Mit jeder Etappe des Zukunftsdialogs hat Angela Merkel es besser verstanden, ihre Politik und ihre Motivation zu erklären. Sie hat damit zwar nicht die Probleme der Bürger gelöst, aber Transparenz demonstriert. ZumThema gesetzlicher Mindestlohn hatte sie in der Runde der Jugendlichen ihre Position auf die Bemerkung zugespitzt, dass es nicht viel bringe, wenn der Friseurbesuch so teuer würde, dass Mütter ihren Söhnen die Haare wieder selber schneiden würden. Oder jetzt gegenüber den Elite-Studenten, die nach Solidarität in der Europäischen Union fragten. Merkel gab zu bedenken, dass es in Griechenland auch am Glauben fehle, dass die internationalen Hilfsmaßnahmen helfen. Am Geld allein könne es nicht liegen. Griechenland habe schließlich schon das Zigfache von dem überwiesen bekommen, was nach dem Zweiten Weltkrieg im Rahmen des Marshall-Plans Europa geholfen hätte.

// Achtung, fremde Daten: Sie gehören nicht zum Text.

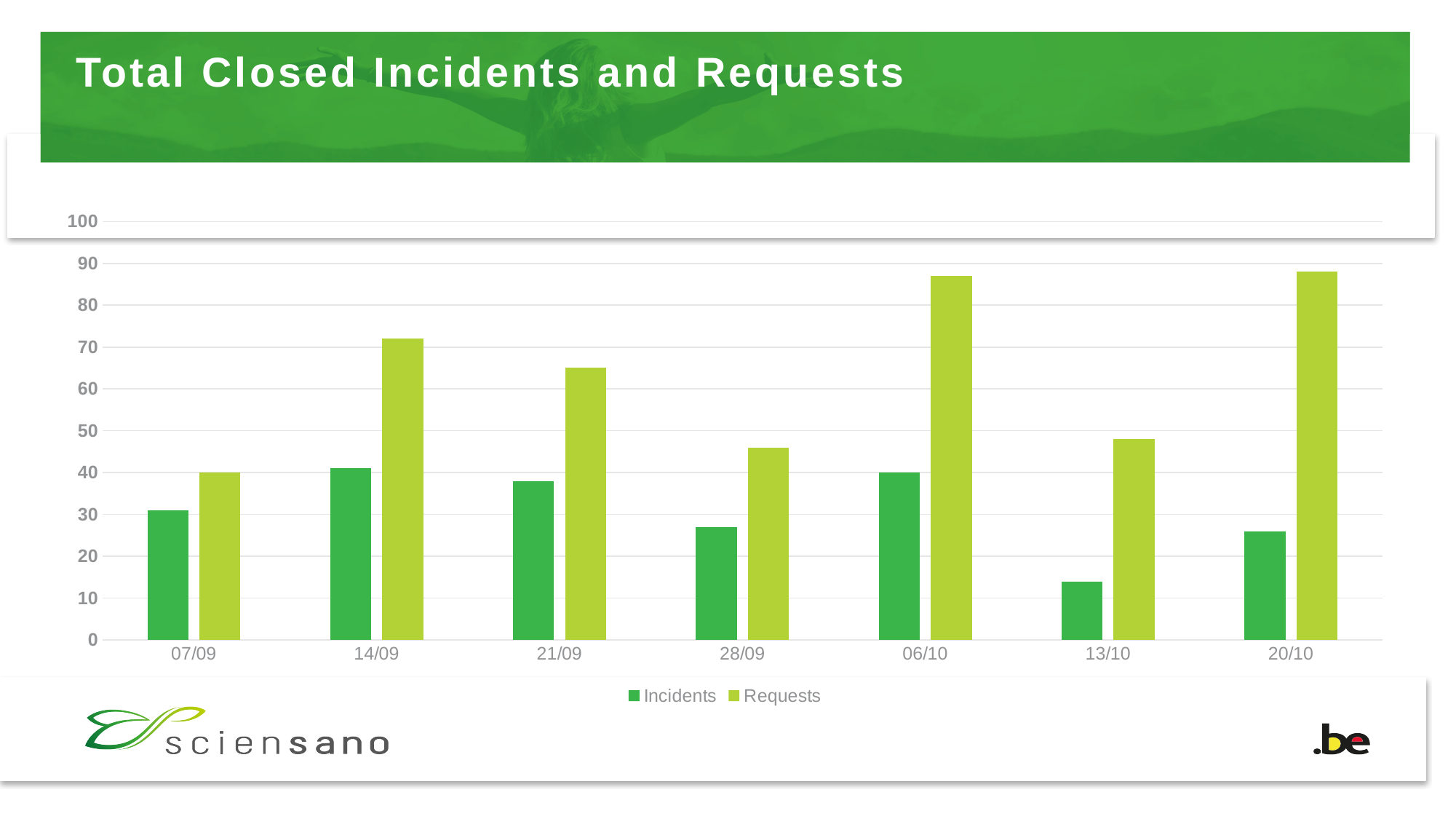
What kind of chart is shown on the slide? bar chart On 14/09, which is larger: Incidents or Requests? Requests Is the Requests value for 06/10 greater or less than 80? greater Which date has the larger Requests value: 14/09 or 21/09? 14/09 On which date is the Incidents bar lowest? 13/10 How many dates are shown on the x axis of the chart? 7 What is the title of the chart on the slide? Total Closed Incidents and Requests Which series does the lighter green colour represent in the chart? Requests On which date is the Requests bar lowest? 07/09 How many series does the chart legend list? 2 Is the Incidents value for 13/10 greater or less than 20? less Is the Requests value for 21/09 greater or less than 60? greater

Obwohl Norwegen kein EU-Mitglied und Großbritannien kein Euro-Land ist, betonten alle drei Regierungsvertreter, wie wichtig ihnen gemeinsame Ziele seien. Europa lebe nicht nur von seinen Institutionen, sondern auch von Kontakte zwischen seinen Menschen, betonte Cameron. Als Vertreter eines kleinen Landes hätte er allerdings manchmal Angst davor, dass Entscheidungen außerhalb der demokratischen Institutionen getroffen würden, merkte der norwegische Ministerpräsident an. Zusammen wollten sie der Studenten-Elite wohl auch zeigen, dass Europa ihnen eine Zukunft biete und keiner abwandern müsse, so wie Merkel es zuvor noch als Aufgabe einer zukunftsorientierten Politik formuliert hatte.